At a briefing for the press corps that accompanied Secretary of State Hillary Clinton to Islamabad last week, two State Department officials explained what the secretary meant when she said in her recent interviews that the US and Pakistan had agreement on 90-95 per cent of issues they confronted.
They said the US, Pakistan and Afghanistan had already an understanding on holding a “tri-logue” with the Taliban militants.
They also agree that this has to be Afghan-led and has to be at the pace and scope that the Afghans decide on.
“That Pakistan has to play its part in this; it has to encourage reconciliation. And that as efforts are made at reconciliation, if the US can play a helpful role, that we would be available to do that,” said one official.

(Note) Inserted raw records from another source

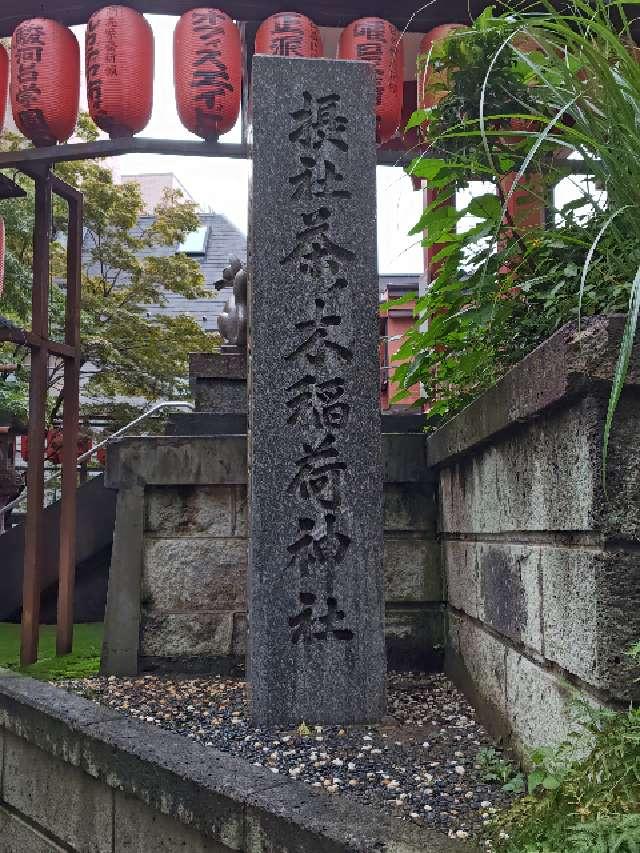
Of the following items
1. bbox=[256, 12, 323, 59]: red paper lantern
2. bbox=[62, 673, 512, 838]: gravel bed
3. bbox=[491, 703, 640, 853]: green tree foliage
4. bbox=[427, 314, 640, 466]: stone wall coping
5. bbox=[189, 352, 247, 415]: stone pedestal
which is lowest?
bbox=[62, 673, 512, 838]: gravel bed

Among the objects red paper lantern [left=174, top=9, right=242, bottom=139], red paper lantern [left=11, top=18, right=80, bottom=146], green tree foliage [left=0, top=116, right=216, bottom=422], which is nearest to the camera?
red paper lantern [left=11, top=18, right=80, bottom=146]

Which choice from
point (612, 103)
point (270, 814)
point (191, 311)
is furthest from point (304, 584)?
point (191, 311)

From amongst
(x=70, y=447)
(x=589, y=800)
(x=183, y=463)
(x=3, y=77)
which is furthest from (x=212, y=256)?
(x=589, y=800)

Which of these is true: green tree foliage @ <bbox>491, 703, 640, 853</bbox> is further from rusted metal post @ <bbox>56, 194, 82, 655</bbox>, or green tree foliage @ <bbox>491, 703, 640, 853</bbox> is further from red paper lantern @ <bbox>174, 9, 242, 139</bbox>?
red paper lantern @ <bbox>174, 9, 242, 139</bbox>

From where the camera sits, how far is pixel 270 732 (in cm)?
384

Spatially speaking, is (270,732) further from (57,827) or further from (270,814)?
(270,814)

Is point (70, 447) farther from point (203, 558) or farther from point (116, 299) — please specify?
point (116, 299)

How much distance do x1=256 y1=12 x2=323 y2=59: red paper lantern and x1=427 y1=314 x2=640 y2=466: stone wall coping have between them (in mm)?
4533

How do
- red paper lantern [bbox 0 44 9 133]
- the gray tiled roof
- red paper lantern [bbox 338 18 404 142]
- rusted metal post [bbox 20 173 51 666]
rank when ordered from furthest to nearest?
the gray tiled roof
red paper lantern [bbox 338 18 404 142]
red paper lantern [bbox 0 44 9 133]
rusted metal post [bbox 20 173 51 666]

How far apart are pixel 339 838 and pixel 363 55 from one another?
6.36m

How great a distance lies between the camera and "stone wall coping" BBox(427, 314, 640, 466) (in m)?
2.17

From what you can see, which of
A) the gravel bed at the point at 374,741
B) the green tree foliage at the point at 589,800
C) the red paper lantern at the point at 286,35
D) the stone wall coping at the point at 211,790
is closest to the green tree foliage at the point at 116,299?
the red paper lantern at the point at 286,35

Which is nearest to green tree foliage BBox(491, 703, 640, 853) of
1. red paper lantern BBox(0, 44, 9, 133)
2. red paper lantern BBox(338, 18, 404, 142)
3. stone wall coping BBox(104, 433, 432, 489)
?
stone wall coping BBox(104, 433, 432, 489)

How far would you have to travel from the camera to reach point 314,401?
416 cm
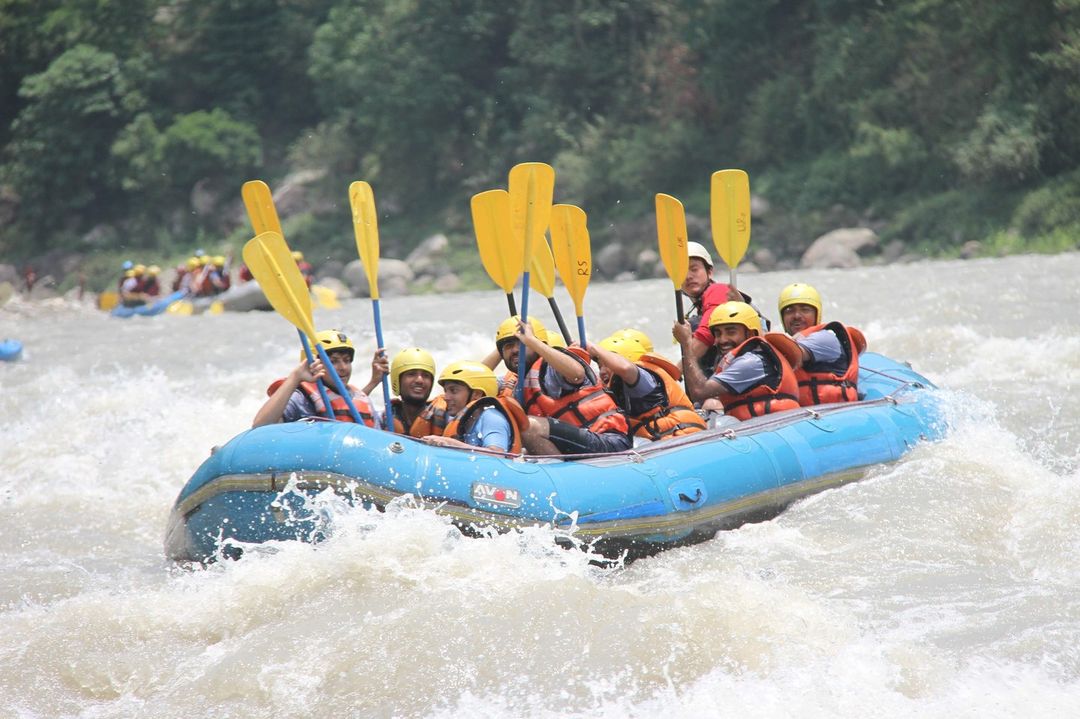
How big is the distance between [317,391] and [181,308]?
48.2 ft

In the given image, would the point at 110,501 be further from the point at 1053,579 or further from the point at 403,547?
the point at 1053,579

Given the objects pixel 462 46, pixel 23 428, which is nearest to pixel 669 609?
pixel 23 428

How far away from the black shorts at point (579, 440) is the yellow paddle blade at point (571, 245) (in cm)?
155

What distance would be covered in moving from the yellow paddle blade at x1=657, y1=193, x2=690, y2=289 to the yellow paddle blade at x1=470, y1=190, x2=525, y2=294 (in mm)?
1017

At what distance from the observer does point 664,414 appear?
633 centimetres

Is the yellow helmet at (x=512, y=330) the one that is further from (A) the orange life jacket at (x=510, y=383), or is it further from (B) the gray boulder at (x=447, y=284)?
(B) the gray boulder at (x=447, y=284)

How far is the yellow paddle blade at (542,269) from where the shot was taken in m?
6.91

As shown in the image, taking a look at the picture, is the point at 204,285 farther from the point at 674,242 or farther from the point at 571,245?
the point at 674,242

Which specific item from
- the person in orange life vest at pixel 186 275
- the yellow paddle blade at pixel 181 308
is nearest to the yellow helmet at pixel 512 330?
the yellow paddle blade at pixel 181 308

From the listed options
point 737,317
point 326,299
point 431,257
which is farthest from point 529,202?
point 431,257

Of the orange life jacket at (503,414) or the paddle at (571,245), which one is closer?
the orange life jacket at (503,414)

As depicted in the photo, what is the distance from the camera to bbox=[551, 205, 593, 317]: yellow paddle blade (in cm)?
743

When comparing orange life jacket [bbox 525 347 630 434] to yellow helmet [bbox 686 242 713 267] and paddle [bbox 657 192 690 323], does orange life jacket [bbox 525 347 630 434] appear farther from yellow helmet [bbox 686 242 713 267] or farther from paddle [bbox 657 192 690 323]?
yellow helmet [bbox 686 242 713 267]

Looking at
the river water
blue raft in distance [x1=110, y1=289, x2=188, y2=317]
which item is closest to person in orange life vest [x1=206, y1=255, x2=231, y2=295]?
blue raft in distance [x1=110, y1=289, x2=188, y2=317]
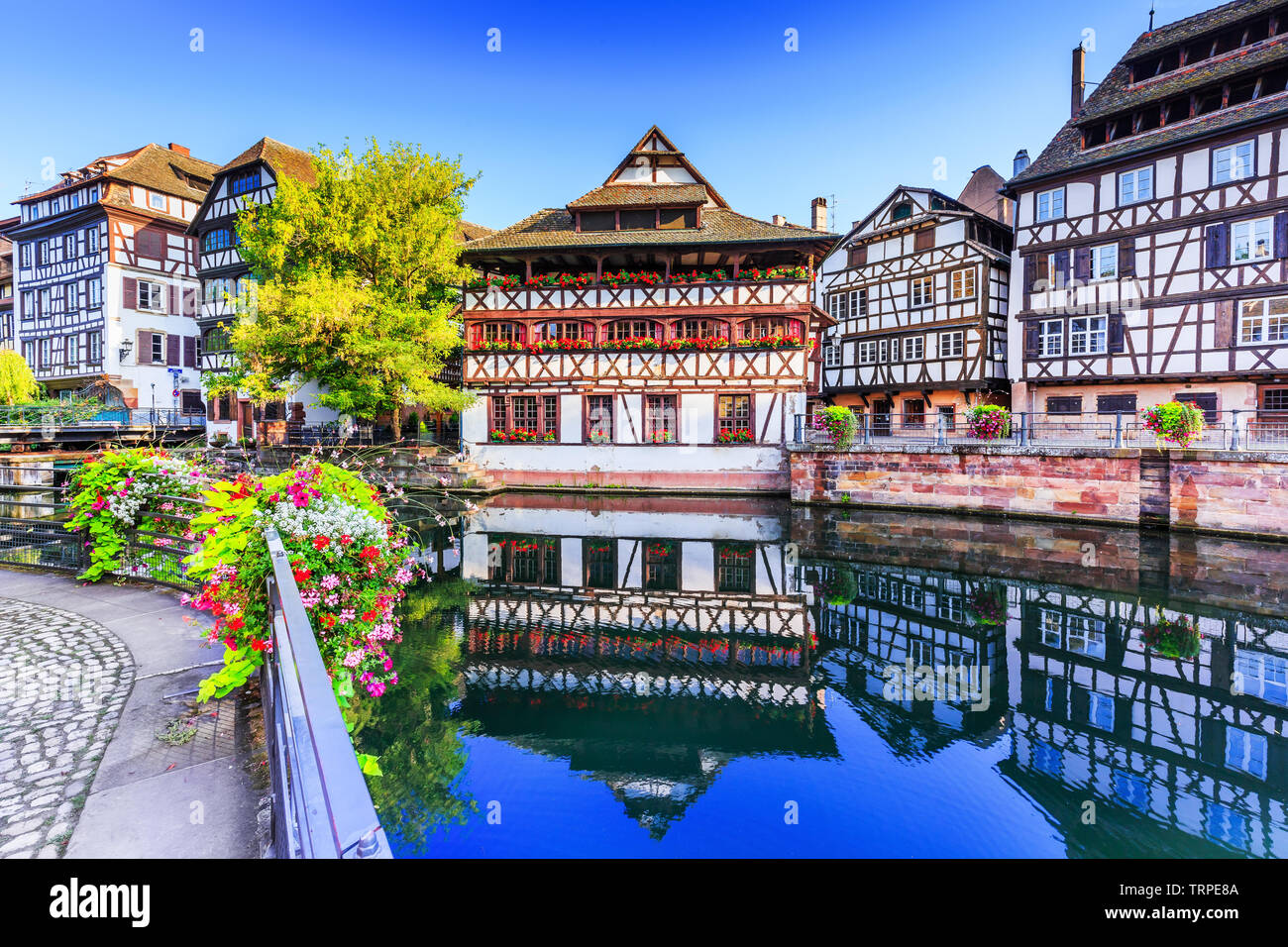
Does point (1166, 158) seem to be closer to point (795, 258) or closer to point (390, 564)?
point (795, 258)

After agreeing on this framework, the US and Pakistan were now working on the need to operationalise it. “What does it mean? And particularly in the context of the awful, horrific experience that the Afghans had with the death of President Rabbani … we’re all working off the script that is going to protect against that kind of thing happening again,” the official said.
Operational details like where to hold the dialogue, who to talk to and in what form and formats and for how long were now being worked out, the official added.

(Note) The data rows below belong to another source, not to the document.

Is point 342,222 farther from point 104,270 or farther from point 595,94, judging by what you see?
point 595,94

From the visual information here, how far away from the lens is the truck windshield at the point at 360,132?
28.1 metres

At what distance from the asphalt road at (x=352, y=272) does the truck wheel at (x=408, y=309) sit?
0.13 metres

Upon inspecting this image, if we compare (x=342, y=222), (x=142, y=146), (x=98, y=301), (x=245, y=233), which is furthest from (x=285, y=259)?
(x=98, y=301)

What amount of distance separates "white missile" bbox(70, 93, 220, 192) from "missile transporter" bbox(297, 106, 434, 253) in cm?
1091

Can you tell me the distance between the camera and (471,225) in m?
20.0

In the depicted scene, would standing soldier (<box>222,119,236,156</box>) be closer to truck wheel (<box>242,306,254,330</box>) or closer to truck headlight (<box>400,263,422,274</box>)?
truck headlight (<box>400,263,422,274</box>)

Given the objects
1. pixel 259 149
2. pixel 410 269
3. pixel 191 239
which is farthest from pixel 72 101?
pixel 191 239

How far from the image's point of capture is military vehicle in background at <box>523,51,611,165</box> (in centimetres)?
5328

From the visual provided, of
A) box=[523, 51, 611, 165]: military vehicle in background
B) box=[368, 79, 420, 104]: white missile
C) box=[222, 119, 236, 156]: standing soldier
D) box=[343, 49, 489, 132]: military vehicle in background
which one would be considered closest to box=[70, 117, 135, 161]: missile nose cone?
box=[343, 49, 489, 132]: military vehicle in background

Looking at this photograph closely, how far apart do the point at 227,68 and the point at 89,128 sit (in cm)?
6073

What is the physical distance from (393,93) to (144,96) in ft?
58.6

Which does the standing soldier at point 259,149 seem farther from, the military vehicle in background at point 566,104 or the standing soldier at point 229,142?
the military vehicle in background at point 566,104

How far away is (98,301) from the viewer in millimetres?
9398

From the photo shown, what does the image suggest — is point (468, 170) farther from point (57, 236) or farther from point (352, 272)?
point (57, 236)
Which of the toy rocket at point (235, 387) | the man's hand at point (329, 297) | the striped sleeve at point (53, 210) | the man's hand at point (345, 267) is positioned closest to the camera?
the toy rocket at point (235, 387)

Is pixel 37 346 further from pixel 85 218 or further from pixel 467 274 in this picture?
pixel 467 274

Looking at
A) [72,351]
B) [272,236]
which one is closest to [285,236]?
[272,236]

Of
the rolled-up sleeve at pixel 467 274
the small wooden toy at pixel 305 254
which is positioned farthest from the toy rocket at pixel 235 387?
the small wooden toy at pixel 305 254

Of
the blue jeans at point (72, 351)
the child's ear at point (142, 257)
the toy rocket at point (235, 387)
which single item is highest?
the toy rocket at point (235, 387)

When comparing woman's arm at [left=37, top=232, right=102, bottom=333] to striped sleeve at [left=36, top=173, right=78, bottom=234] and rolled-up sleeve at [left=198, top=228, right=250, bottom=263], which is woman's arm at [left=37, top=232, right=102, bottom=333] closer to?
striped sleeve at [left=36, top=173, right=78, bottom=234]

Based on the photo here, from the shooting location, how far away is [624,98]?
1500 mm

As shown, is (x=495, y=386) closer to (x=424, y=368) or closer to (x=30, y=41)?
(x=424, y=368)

“We needed to start with ensuring we were all on the same page in terms of the framework.” The two officials explained that in their meetings with the US delegation, which included the CIA and military chiefs, Pakistani leaders kept referring to the resolution passed by the all-parties conference on the proposed talks with the militants.

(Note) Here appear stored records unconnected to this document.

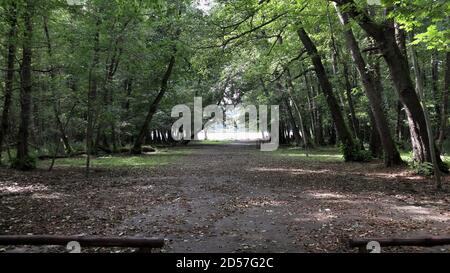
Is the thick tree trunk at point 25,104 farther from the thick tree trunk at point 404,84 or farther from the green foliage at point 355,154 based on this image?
the green foliage at point 355,154

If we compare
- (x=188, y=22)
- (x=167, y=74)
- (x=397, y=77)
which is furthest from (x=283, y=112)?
(x=397, y=77)

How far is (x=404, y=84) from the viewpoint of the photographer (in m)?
13.0

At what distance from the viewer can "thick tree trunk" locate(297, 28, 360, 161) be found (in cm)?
1908

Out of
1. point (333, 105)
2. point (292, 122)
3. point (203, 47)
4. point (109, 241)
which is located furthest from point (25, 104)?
point (292, 122)

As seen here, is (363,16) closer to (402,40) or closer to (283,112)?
(402,40)

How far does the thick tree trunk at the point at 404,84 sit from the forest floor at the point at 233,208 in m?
1.01

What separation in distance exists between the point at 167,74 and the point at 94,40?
12.7m

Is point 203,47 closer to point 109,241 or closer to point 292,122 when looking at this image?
point 109,241

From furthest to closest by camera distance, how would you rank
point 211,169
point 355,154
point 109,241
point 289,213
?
point 355,154, point 211,169, point 289,213, point 109,241

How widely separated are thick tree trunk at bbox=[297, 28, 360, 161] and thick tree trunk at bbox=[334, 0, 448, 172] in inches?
237

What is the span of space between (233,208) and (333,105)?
12030mm

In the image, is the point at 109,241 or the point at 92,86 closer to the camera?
the point at 109,241

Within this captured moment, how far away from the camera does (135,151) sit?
A: 27.3 meters

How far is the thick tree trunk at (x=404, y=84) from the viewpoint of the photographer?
1274 centimetres
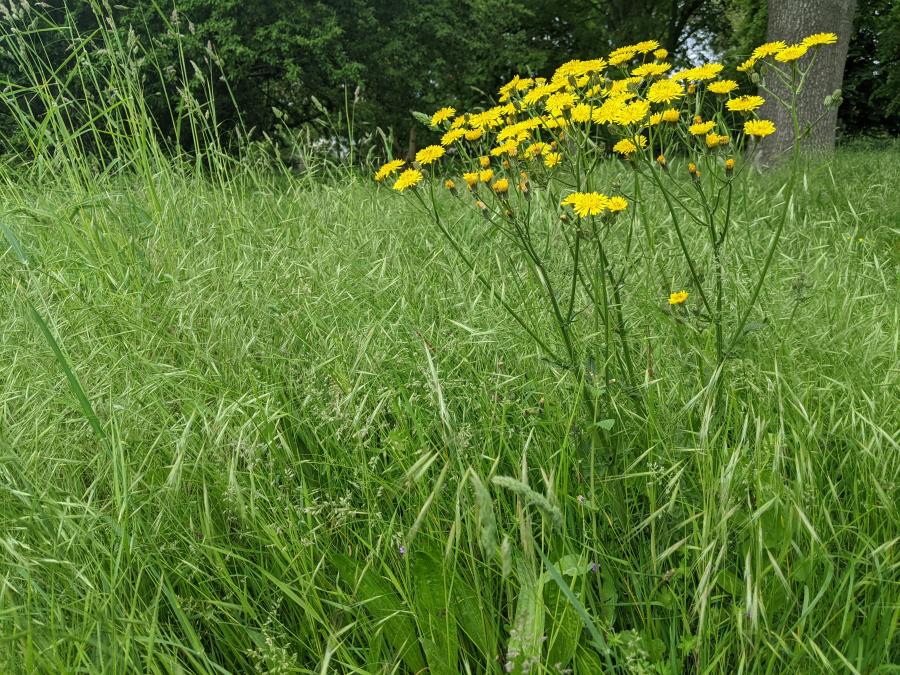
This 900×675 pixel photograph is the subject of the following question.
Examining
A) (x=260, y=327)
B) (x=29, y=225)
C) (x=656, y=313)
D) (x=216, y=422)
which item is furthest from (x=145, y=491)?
(x=29, y=225)

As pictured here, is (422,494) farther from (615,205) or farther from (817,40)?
(817,40)

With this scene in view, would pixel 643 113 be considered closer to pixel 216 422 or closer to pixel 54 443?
pixel 216 422

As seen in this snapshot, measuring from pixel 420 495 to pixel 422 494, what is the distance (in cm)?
2

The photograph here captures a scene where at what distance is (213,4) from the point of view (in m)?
7.73

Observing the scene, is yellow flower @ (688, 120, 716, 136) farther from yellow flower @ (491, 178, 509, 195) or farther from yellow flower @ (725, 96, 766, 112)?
yellow flower @ (491, 178, 509, 195)

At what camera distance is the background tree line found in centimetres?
765

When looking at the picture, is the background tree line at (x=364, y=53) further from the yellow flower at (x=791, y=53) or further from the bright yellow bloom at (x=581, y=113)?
the yellow flower at (x=791, y=53)

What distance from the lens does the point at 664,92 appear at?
4.37 feet

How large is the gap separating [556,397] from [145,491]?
0.82 metres

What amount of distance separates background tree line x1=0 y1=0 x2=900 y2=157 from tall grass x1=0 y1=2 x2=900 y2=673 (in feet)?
11.6

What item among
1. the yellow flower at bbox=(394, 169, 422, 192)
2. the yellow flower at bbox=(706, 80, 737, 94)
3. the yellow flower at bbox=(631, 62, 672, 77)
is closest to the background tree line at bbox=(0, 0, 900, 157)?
the yellow flower at bbox=(394, 169, 422, 192)

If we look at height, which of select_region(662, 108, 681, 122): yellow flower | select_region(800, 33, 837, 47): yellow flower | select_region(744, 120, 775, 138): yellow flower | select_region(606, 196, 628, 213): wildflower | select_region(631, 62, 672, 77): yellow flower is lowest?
select_region(606, 196, 628, 213): wildflower

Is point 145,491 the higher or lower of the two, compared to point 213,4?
lower

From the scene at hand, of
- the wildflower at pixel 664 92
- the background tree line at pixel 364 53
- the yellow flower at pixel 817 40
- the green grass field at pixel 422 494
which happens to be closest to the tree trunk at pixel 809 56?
the background tree line at pixel 364 53
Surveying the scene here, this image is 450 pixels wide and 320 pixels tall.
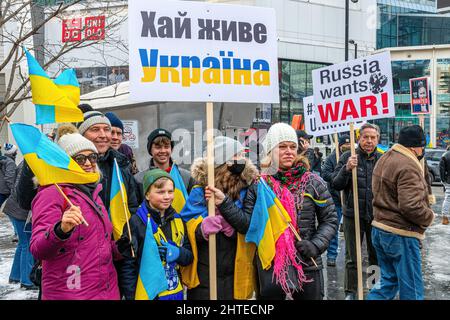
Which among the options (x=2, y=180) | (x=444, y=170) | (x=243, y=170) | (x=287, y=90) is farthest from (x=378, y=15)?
(x=243, y=170)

“What does the all-parties conference mean to them? It means that every party in Pakistan got together and agreed that reconciliation, if it can be done right and if it is Afghan-led and if it meets the red lines, is in Pakistan’s interests,” said the State Department official.
“And so as they seek to work with Afghanistan and with us on this, what we heard in general, was that they need to keep the Pakistani body politic together on this agenda. And they think that they have a framework for doing that with this agreement of the all-parties council,” the official added.
The two officials disagreed with a suggestion that the Pakistanis were refusing to take military action against the militants because they had failed to produce results.
“The conversation that we had was very much on the lines that we have to squeeze them,” said one State Department official.
“But we also have to have a track for talking for those who are willing to come in off the battlefield within the parameters that the Afghans have set.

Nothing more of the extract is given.